How to Have a Mindful Semester


Lifestyle Staff Writer | Sydney Dawes |

Mindfulness, a concept inspired by Buddhism, helps thousands reduce stress and stay positive. Source: Sapphire_penguin via Pixabay

At the end of last semester, thousands of students experienced it: cramming for exams, madly typing papers, sorting through piles of notes, scrambling to finish up group projects, sleepless nights and tired eyes. Many students experienced headaches and sore muscles, too. Lack of sleep, which suppresses the immune system, caused other students to catch a record amount of colds and flu during this past finals week. All this, due to stress.

Although there are many ways to reduce stress, some of them can be very time-consuming. Let’s face it: many of us don’t want to give up an hour of our time to catch a yoga class when we have papers to submit and exams to cram for. That’s why a popular trend, mindfulness, is popping up in the professional world and making its way into the college realm.

Psychology Today describes mindfulness as “a state of active, open attention on the present.” Simply put, mindfulness is a light form of meditation that focuses more on the breathing part, rather than the spiritual aspect.

Practicing Mindfulness

Mindfulness has three main components: posture, breath and thought, according to the website Mindful. Let’s start with achieving a mindful posture.

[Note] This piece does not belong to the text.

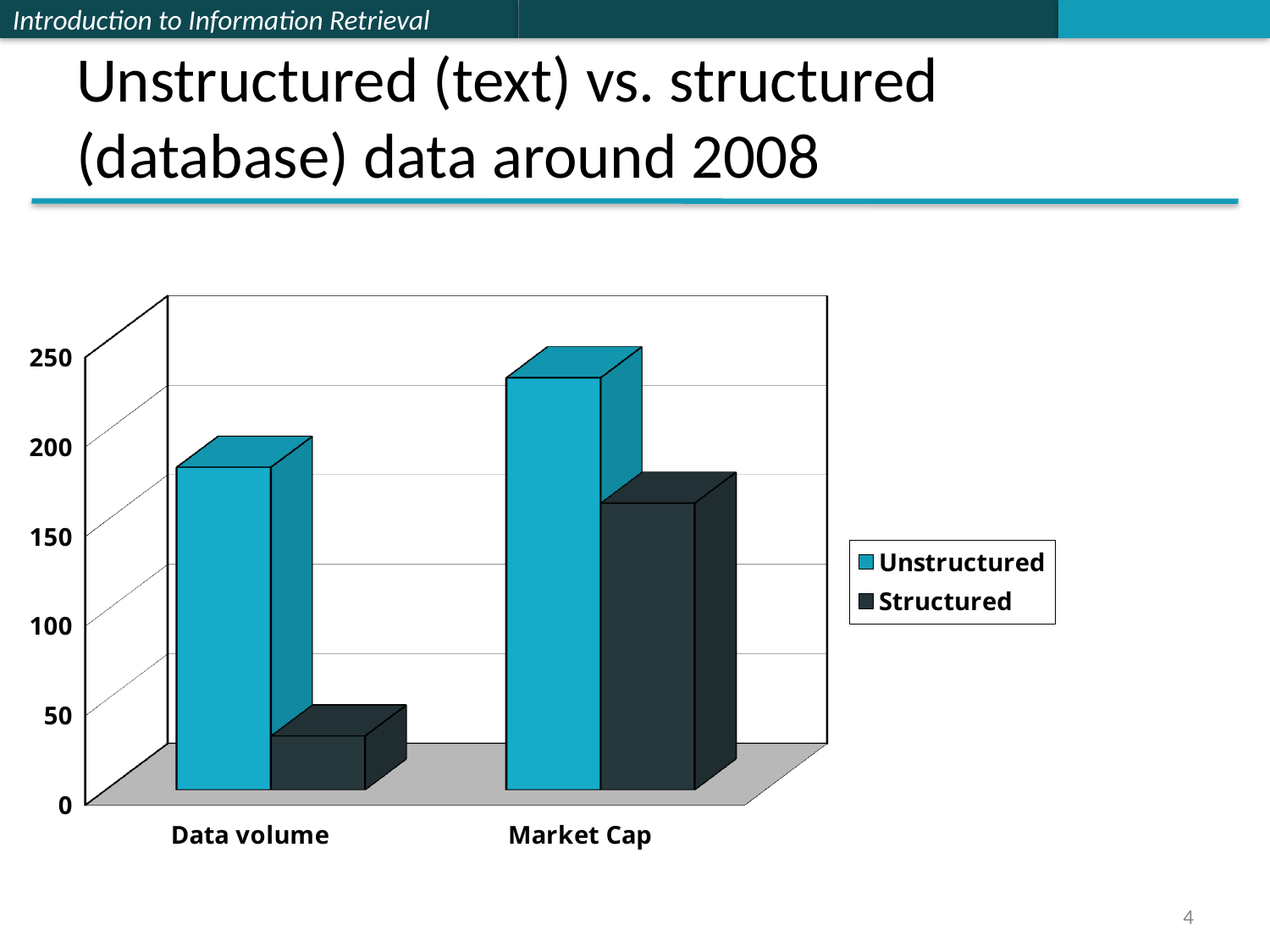
For Market Cap, which is larger, Unstructured or Structured? Unstructured Is the Structured value for Market Cap greater or less than 100? greater What kind of chart is shown on the slide? bar chart For Data volume, which is larger, Unstructured or Structured? Unstructured Is the Unstructured value for Market Cap greater or less than 200? greater How many categories are shown on the x axis of the chart? 2 Which series are listed in the chart's legend? Unstructured and Structured Is the Unstructured value for Data volume greater or less than 150? greater Which category has the taller Unstructured bar, Data volume or Market Cap? Market Cap How many series does the chart's legend list? 2 Which bar in the chart is the lowest? Structured for Data volume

You can have a mindful posture basically anywhere. When sitting in a chair, your feet should be planted on the ground. If sitting on a pillow, your legs should be crossed in front of you.

Make sure your back is straight (not stiff) and you’re sitting tall. If you aren’t sure if you’re sitting tall enough, bring your shoulders to your ears and then roll your shoulders back. Your upper arms should rest by your sides, allowing your hands to naturally fall close to your knees.

Your chin should be tilted ever so slightly downward, and you should be focusing on somewhere ahead of you. Don’t hone in on one thing specifically; the point of mindfulness is to focus more on your current state and breathing than your actual surroundings. If you find yourself focusing on one object in front of you, close your eyes.

Now that you’re settled into your mindful posture, you can begin your mindful breathing process. Breathe in slowly and deeply, allowing air to fill your belly rather than your chest.

Here comes the tricky part of mindfulness: thought. Allow simple observations about your life — what you are doing, who you interact with, where you are — to roll in. Try not to make judgments. Mindfulness is not for you to try to figure out why your roommate made that weird comment this morning or why your S.O. never texted you back. This is a time of simple, positive thought and light reflection; nothing taxing or stressful. Once you feel your thoughts floating to your responsibilities or worries, stop and refocus your thoughts on the positive. Try to breathe deeply and think lightly for 5 to 10 minutes.

The Science behind Stress

To fully understand how something as simple as breathing can help you stay sane during this upcoming semester, you need to know what stress does to the body.

Headspace, a mindfulness and meditation app, states that stress is the body’s natural response to threats and danger. When we feel anxious or frightened, certain regions of our brain kick into high gear to prepare for the worst.

The amygdala, which controls memory, emotion, and motivation, sends signals to the nervous system, warning it to be ready to act quickly. The brain also signals for more adrenaline and cortisol to be secreted into your bloodstream. This, in turn, causes your blood pressure to rise, your breathing to become heavier, and your heart rate to grow faster.

In moments when they’re necessary, stress reactions are crucial for the body. Over time, though, they begin to wear down on everyday bodily functions. When you are incredibly stressed out, you may notice you start feeling sick and may even lose your appetite. This occurs because stress shuts down certain functions of your body to compensate for others being put into hyper-drive. Thus, your immune system becomes practically worthless, and your digestive system slows down dramatically. Stress also softens different areas of your brain, making them slower to react and overall less effective.

How Mindfulness Works

According to Headspace, practicing mindfulness forces your nervous system to calm down by waking up the parts of your brain that were hindered by your over-reactive amygdala. When you begin to breathe more slowly and deeply, the neurons that were collecting in your amygdala begin to move to your prefrontal cortex. Given time, your body systems will begin to function at normal capacity. Mindfulness also has great physical and mental health benefits. It improves posture, lowers blood pressure, and gives you a stronger sense of self-awareness.

Finals week only hinted at how stressful this semester will be, but it doesn’t have to be as bad as last semester’s finals. By practicing mindfulness, you can begin to literally reshape the way you think.